To avoid a paper trail leading back to the users, Liberty Reserve relied on third-party “exchangers” to process LR transactions between the customers and Liberty Reserve. Several of the preapproved exchangers, including MoneyCentralMarket and AsianaGold, were owned by the defendants, the authorities allege.

The exchangers, located in less regulated countries including Malaysia, Russia and Nigeria, converted real dollars into virtual currency. They charged fees of 5 per cent of the funds being transferred, which the defendants split among themselves, authorities allege. After being laundered and traded as LRs, money could be reconverted by exchangers.
US authorities say this scam helped Liberty Reserve become “the predominant digital form of money laundering used by cyber criminals worldwide”.
Account holders with Liberty Reserve included computer hackers for hire and unregulated gambling enterprises that registered accounts called “Russia Hackers” and “Hacker Account”, prosecutors say. Other clients included credit-card thieves and computer-hacking rings in Vietnam, Nigeria, China and the US.

Liberty Reserve was also used to distribute some of the proceeds of a $45m theft ring involving two Middle Eastern banks, according to court filings in that case.
In 2009 the authorities started asking questions. Superintendencia General de Entidades Financieras (Sugef), the Costa Rican financial supervisor, notified Liberty Reserve that it needed to obtain a licence as a money transmitting business. Sugef denied its application after concluding that Liberty Reserve did not have basic “know-your-customer” rules.
Two years later, Liberty Reserve – despite trying to trick Costa Rican regulators – still had not won a licence, officials say, and the regulatory heat was intensifying.
Mr Budovsky renounced his US citizenship in 2011, telling immigration officials that the “software” his company had developed “might open him up to liability in the US”, according to court filings. Switching passports was critical: Costa Rica will not extradite its citizens for prosecution in the US.

Then, in November 2011, the US government issued a warning to banks not to do business with Liberty Reserve because it was “used by criminals”.
At about the same time, the authorities allege, Liberty Reserve told the Costa Rican regulator it had been sold to a foreign buyer.
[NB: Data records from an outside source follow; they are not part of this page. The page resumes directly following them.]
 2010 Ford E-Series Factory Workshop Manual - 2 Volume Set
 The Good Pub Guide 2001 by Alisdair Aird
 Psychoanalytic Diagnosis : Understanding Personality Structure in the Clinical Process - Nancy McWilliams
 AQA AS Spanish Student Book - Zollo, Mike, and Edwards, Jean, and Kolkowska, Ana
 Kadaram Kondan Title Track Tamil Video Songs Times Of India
But Mr Budovsky and others secretly continued to run the business from shell companies.

The US’s “Global Illicit Financial Team” – a task force led by the IRS and involving the secret service and the Department of Homeland Security – had also opened an investigation.
US investigators and prosecutors obtained search warrants for more than 30 separate email accounts. They installed more than two dozen pen registers on phone and email accounts, devices that allow investigators to see who is contacting whom but not the details of the conversation.
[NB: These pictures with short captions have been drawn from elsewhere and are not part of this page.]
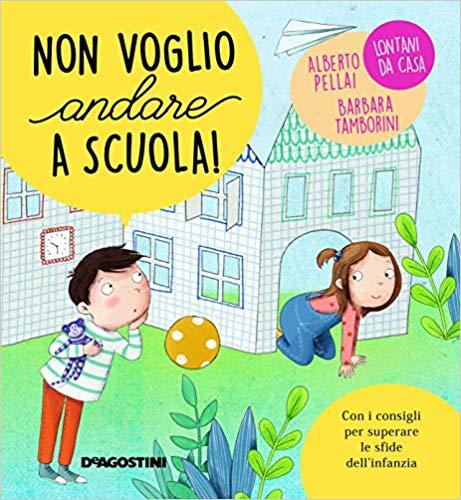 NON VOGLIO ANDARE A SCUOLA Book Cover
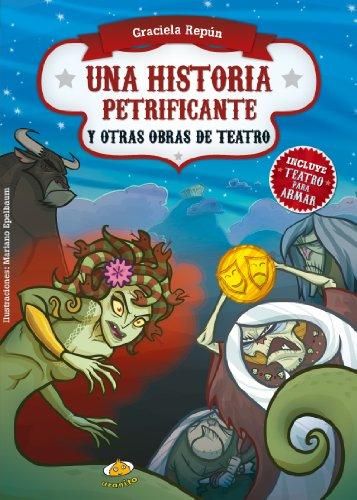 9789871831272: Una Historia Petrificante y Otras Obras de Teatro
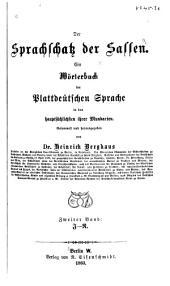 Der Sprachschatz der Sassen: ein Wörterbuch der Plattdeütschen Sprache in den hauptsächlichsten ihrer Mundarten, Band 2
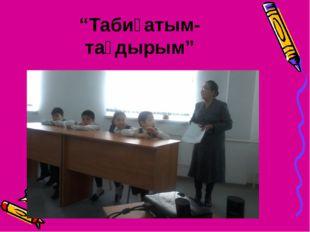 """""""Табиғатым-тағдырым"""""""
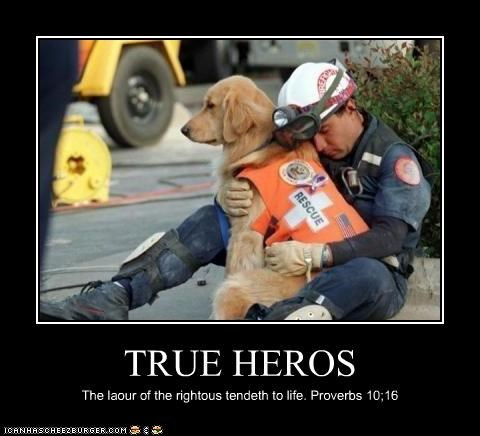 TRUE HEROS The laour of the rightous tendeth to life. Proverbs 10;16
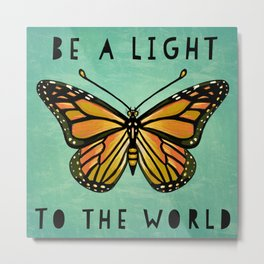 Be a Light to the World Metal Print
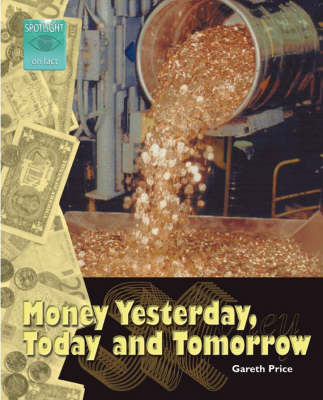 Money Yesterday, Today and Tomorrow by Gareth Price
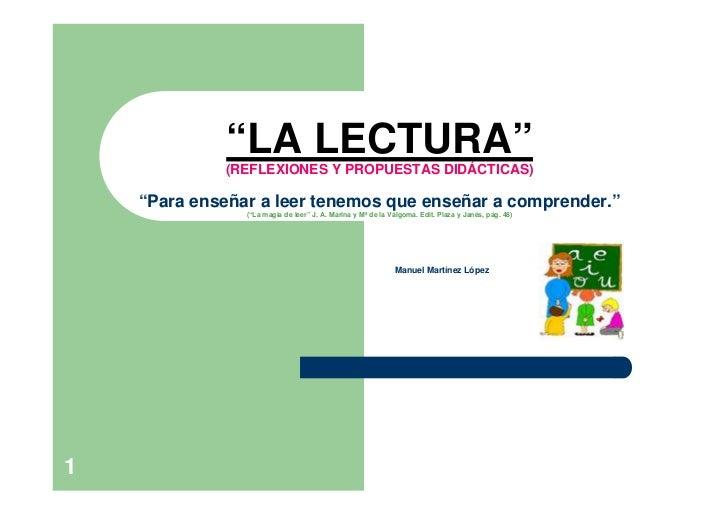"""""""LA LECTURA""""             (REFLEXIONES Y PROPUESTAS DIDÁCTICAS)    """"Para enseñar a leer tenemos que enseñar a comprender."""" ..."""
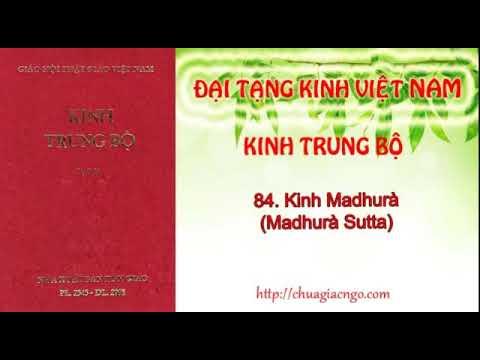 Kinh trung bộ - 084. Kinh Madhura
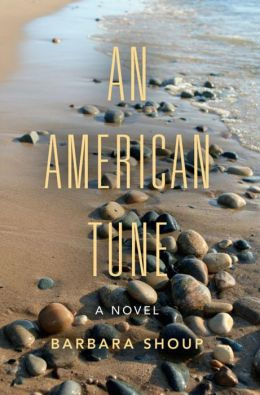 An American Tune: A Novel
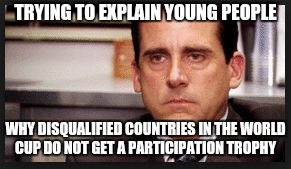 irritated | TRYING TO EXPLAIN YOUNG PEOPLE WHY DISQUALIFIED COUNTRIES IN THE WORLD CUP DO NOT GET A PARTICIPATION TROPHY | image tagged in irritated | made w/ Imgflip meme maker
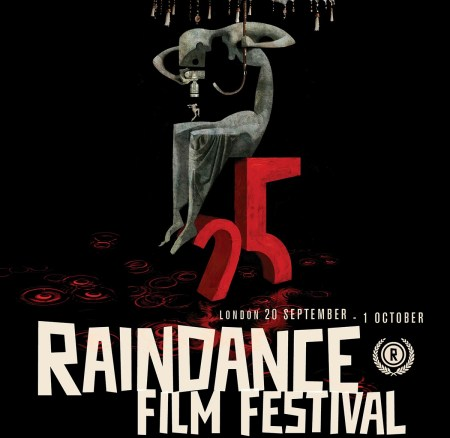 25th RAINDANCE FILM FESTIVAL 2017 Launches Official Trailer And Poster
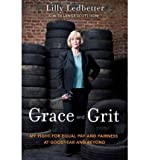 img - for Grace and Grit: My Fight for Equal Pay and Fairness at Goodyear and Beyond book / textbook / text book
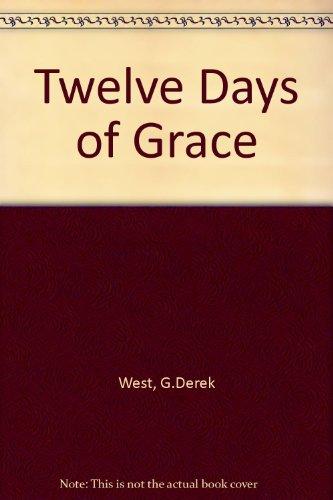 Twelve Days of Grace por G.Derek West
In addition to sifting through hundreds of thousands of documents, the authorities conducted one of the first “cloud” based search warrants, which orders an internet service provider to permit an inspection of a virtual cache of information. Officials also read real-time email exchanges between some of the defendants by obtaining a court-approved wiretap on one of their email accounts.
Under pressure, Mr Budovsky and others began moving millions of dollars offshore to two dozen accounts held in shell companies in Cyprus, Hong Kong, Morocco, China, Australia and Spain, officials say. The authorities were getting closer. On May 20 prosecutors secured sealed indictments charging the individuals.
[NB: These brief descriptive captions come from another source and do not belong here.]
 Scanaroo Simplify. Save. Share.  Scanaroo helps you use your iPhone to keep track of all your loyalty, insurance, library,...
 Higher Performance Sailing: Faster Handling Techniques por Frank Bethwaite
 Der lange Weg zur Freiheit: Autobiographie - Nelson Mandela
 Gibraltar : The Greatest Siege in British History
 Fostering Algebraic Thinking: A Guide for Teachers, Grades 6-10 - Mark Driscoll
Some of the men were charged in separate indictments that barely described the alleged crime. That was done, one official said, to give them the flexibility to arrest some of the men when they had a window without alerting the other targets.

Last Friday that window opened. In a co-ordinated international effort, Spanish officials arrested Mr Budovsky as he was disembarking from a plane in Madrid, en route to Costa Rica from Morocco.
Mr Kats, who left Liberty Reserve in 2009 after a dispute with Mr Budovsky, was arrested in Brooklyn. A judge ordered him to be kept in custody until his trial. The US is seeking Mr Budovsky’s extradition. Neither man has yet entered a plea.

“The internet is an amazing gift,” says Mr Bharara. “But it also has an ugly underbelly.”